ISISはイラクとシリアの双方に拠点を持ち、往復しながら勢力を拡大させた。ISISの活動や一定の領域実効支配が長期化・定着すれば、イラクとシリアの国境・領土の一体性は致命的に損なわれる。中東の国境再編という「パンドラの箱」が開きかねない。そして、イランはそこに乗じて介入し、イランからイラク、シリア、レバノンへと至る「シーア派の弧」に支配を広げるという帝国的野心を高めるかもしれない。米国の覇権が衰退局面にあるという印象が広まっている中東においては、そのような野心をイランが抱いたとしてもだれも驚かないだろう。
ISISはイラクとシリアにイスラーム主義過激派の聖域を成立させるのか。あるいはそれに乗じてイランはシーア派の弧を拡張して飲み込むのか。その間隙を縫ってクルド勢力が悲願の支配地域拡大を果たすのか。

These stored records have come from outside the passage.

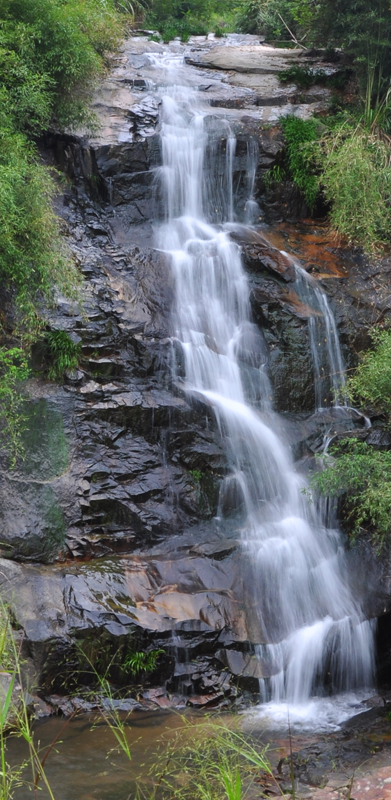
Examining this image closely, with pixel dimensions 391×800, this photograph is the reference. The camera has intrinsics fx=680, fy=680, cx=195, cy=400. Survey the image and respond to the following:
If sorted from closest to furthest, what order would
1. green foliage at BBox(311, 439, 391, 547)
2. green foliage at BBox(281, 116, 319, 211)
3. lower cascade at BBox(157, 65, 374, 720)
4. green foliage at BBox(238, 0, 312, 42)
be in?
lower cascade at BBox(157, 65, 374, 720), green foliage at BBox(311, 439, 391, 547), green foliage at BBox(281, 116, 319, 211), green foliage at BBox(238, 0, 312, 42)

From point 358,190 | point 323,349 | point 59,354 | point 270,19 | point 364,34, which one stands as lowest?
point 323,349

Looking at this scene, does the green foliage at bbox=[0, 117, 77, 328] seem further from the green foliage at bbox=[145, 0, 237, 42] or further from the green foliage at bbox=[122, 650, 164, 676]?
the green foliage at bbox=[145, 0, 237, 42]

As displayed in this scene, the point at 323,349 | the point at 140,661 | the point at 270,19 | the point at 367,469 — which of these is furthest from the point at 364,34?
the point at 140,661

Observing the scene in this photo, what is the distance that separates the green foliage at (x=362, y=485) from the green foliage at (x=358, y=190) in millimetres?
4516

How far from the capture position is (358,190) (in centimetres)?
1152

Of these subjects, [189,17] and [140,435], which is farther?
[189,17]

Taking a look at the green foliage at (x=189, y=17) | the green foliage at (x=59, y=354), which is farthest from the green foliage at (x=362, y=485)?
the green foliage at (x=189, y=17)

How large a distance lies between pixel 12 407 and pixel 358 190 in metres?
7.16

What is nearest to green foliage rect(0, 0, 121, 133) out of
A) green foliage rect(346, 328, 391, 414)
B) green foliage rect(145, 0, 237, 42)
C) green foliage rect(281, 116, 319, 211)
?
green foliage rect(281, 116, 319, 211)

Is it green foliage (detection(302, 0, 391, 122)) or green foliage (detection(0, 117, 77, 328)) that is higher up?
green foliage (detection(302, 0, 391, 122))

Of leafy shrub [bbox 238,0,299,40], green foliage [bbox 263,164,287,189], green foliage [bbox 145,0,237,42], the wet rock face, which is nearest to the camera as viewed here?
the wet rock face

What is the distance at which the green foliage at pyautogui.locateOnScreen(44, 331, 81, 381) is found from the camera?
8.80 metres

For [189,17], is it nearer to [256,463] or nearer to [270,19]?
[270,19]

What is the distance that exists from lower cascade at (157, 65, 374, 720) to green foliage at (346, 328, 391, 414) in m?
0.63
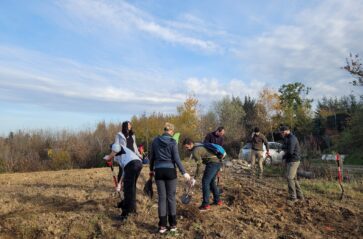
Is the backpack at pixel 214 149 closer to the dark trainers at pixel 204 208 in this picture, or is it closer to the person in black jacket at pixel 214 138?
the person in black jacket at pixel 214 138

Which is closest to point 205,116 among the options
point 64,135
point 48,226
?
point 64,135

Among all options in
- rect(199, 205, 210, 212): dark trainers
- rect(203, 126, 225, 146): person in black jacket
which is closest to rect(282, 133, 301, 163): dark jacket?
rect(203, 126, 225, 146): person in black jacket

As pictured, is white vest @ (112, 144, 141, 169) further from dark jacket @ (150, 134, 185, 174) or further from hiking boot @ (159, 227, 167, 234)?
hiking boot @ (159, 227, 167, 234)

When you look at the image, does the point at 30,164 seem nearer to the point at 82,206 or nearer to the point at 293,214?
the point at 82,206

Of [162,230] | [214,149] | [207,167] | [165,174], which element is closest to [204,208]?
[207,167]

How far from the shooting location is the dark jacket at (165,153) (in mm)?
5699

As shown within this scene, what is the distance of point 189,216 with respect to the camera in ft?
22.0

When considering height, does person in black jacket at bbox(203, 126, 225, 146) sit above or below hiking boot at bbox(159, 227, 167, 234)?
above

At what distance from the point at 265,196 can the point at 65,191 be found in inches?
203

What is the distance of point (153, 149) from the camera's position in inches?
229

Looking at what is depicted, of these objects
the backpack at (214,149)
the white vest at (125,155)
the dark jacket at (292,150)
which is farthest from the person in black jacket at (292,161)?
the white vest at (125,155)

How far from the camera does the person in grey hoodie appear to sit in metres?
5.68

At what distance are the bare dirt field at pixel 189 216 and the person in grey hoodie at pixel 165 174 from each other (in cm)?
30

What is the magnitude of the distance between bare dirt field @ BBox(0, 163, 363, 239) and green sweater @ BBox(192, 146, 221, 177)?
1.00m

影響は地域内にとどまらない。モースルやファッルージャといったイラクの北部や中部の治安の流動化は、米国にとっても意味は大きい。ブッシュ政権時代の後半に、ペトレイアス将軍による「サージ(増派攻勢)」でテロリストを掃討して「平定」したことで、イラク戦争を「成功」とみなして撤退する根拠となったが、米国がかろうじて確保したイラクでの成果を、ISISの攻勢は一掃してしまった。米国の世論に与える衝撃は大きい。短期的にはそれはオバマ政権の「弱腰」に起因するものとして米国の内政上は議論されるだろうし、オバマ政権にとってはこれに実効性ある対処策を講じられなければ決定的に威信と影響力が低下してしまう。地上軍の派遣はあり得ないが、ドローン(無人飛行機)による攻撃などで参戦し、一層複雑化する可能性もある。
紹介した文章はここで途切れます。